Render the stretch of material from its start through the line containing "54.4 inches" as a Markdown table with the columns Row and Material line, one numbered row per line, leaving out blank lines.

### TASK INPUT
** START **

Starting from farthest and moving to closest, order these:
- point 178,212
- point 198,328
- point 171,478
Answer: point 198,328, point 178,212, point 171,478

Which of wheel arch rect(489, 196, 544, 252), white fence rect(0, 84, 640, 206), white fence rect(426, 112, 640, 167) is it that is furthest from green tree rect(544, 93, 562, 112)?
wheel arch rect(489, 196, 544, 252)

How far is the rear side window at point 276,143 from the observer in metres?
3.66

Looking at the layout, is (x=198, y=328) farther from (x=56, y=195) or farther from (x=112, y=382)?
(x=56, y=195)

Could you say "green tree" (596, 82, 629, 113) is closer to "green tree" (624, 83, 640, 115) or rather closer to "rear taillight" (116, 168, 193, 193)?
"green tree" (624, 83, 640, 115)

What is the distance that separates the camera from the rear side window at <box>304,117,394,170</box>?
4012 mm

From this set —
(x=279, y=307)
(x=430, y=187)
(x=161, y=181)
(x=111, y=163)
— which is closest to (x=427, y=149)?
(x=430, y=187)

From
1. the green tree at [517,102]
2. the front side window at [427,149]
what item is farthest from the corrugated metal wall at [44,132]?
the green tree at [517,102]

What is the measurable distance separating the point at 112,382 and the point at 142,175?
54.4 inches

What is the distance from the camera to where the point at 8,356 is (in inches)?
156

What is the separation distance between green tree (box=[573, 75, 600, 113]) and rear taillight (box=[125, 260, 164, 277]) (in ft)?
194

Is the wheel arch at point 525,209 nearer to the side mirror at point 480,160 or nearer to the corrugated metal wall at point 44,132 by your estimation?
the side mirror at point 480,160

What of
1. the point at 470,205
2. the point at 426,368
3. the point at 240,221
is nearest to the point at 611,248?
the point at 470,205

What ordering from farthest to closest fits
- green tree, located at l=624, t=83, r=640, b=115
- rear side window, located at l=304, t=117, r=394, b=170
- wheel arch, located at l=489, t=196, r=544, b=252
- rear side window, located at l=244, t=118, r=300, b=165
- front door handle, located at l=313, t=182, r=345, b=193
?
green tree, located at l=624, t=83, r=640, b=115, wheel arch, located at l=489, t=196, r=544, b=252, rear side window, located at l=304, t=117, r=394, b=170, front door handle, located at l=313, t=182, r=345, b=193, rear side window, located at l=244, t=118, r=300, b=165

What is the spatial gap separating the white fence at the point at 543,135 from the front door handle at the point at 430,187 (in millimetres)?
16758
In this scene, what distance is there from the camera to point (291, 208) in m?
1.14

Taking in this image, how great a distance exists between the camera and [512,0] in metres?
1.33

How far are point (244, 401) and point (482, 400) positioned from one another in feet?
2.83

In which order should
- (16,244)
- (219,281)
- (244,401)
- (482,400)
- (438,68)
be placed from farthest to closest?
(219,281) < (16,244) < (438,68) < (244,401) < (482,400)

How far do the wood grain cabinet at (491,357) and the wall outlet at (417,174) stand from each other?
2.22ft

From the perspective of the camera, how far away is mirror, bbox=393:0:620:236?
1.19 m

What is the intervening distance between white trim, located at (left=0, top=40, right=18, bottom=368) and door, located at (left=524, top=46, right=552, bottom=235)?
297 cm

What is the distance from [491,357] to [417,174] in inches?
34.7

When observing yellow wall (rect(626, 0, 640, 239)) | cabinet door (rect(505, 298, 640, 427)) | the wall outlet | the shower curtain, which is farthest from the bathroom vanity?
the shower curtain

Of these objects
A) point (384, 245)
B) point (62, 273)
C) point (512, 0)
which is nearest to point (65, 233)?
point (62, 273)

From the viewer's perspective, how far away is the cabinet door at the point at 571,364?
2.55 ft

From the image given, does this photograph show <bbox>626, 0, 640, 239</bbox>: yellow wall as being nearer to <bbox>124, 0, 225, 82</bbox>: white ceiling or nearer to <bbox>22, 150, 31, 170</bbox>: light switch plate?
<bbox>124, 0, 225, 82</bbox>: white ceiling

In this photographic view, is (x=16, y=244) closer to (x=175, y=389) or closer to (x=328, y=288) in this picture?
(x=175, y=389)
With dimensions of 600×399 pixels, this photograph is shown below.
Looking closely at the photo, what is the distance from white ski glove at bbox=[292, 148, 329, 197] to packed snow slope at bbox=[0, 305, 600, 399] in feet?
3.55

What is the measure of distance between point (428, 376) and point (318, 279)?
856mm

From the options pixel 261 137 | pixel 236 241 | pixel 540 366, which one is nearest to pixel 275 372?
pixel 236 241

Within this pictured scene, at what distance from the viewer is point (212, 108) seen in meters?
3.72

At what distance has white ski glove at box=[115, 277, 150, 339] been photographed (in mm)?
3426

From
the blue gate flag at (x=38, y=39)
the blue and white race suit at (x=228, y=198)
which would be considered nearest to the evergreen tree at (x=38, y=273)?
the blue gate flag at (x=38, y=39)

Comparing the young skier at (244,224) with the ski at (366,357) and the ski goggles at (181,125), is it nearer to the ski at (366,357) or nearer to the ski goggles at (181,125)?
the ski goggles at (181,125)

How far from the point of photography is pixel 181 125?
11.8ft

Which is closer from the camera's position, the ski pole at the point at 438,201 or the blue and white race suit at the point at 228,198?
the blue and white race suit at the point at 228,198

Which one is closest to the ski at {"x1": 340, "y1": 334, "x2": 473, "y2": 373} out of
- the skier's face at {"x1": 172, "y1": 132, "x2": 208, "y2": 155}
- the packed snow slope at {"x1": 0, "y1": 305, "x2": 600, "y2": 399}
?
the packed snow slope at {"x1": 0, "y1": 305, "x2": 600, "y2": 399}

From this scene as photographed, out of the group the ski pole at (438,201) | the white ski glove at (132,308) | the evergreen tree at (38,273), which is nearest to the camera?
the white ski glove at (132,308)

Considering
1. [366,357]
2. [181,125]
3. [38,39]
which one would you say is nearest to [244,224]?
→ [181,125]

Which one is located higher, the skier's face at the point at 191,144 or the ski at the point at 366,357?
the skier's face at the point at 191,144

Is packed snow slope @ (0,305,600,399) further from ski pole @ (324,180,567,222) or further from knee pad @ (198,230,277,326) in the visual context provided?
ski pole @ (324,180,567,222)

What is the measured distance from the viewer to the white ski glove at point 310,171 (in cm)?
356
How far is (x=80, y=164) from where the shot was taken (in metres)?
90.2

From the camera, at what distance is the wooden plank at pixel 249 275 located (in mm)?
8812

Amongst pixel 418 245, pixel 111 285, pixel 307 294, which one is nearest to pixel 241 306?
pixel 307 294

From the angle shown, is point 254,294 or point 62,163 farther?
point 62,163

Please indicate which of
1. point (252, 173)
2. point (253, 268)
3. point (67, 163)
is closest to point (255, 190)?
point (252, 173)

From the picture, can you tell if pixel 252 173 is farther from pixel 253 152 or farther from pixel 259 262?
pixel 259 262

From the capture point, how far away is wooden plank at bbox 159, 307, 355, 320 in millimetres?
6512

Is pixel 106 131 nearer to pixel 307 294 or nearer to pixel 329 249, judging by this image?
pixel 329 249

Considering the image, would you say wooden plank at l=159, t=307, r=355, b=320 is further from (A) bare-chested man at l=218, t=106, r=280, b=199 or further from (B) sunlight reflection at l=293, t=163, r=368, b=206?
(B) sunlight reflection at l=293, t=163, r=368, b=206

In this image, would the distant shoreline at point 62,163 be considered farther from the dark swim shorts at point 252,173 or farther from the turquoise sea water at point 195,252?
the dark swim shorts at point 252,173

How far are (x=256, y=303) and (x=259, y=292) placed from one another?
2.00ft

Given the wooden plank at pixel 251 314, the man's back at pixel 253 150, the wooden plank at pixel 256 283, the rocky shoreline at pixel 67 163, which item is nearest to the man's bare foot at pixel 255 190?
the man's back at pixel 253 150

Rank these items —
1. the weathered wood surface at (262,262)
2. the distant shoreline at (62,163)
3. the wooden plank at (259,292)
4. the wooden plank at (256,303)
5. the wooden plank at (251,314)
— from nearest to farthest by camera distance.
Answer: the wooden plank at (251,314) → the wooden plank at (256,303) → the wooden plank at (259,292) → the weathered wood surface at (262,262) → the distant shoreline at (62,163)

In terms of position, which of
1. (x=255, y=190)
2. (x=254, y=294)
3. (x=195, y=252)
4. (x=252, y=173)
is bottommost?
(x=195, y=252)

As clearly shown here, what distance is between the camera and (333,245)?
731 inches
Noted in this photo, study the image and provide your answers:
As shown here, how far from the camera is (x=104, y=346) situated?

** END **

### RESULT FOR THIS EXERCISE
| Row | Material line |
|---|---|
| 1 | Starting from farthest and moving to closest, order these: |
| 2 | - point 178,212 |
| 3 | - point 198,328 |
| 4 | - point 171,478 |
| 5 | Answer: point 198,328, point 178,212, point 171,478 |
| 6 | Which of wheel arch rect(489, 196, 544, 252), white fence rect(0, 84, 640, 206), white fence rect(426, 112, 640, 167) is it that is furthest from green tree rect(544, 93, 562, 112)? |
| 7 | wheel arch rect(489, 196, 544, 252) |
| 8 | How far is the rear side window at point 276,143 from the observer in metres? |
| 9 | 3.66 |
| 10 | Looking at the layout, is (x=198, y=328) farther from (x=56, y=195) or farther from (x=112, y=382)? |
| 11 | (x=56, y=195) |
| 12 | Could you say "green tree" (596, 82, 629, 113) is closer to "green tree" (624, 83, 640, 115) or rather closer to "rear taillight" (116, 168, 193, 193)? |
| 13 | "green tree" (624, 83, 640, 115) |
| 14 | What is the distance that separates the camera from the rear side window at <box>304,117,394,170</box>? |
| 15 | 4012 mm |
| 16 | From this set — |
| 17 | (x=279, y=307) |
| 18 | (x=430, y=187) |
| 19 | (x=161, y=181) |
| 20 | (x=111, y=163) |
| 21 | — which is closest to (x=427, y=149)? |
| 22 | (x=430, y=187) |
| 23 | From |
| 24 | 1. the green tree at [517,102] |
| 25 | 2. the front side window at [427,149] |
| 26 | what item is farthest from the corrugated metal wall at [44,132]? |
| 27 | the green tree at [517,102] |
| 28 | What is the measurable distance separating the point at 112,382 and the point at 142,175? |
| 29 | 54.4 inches |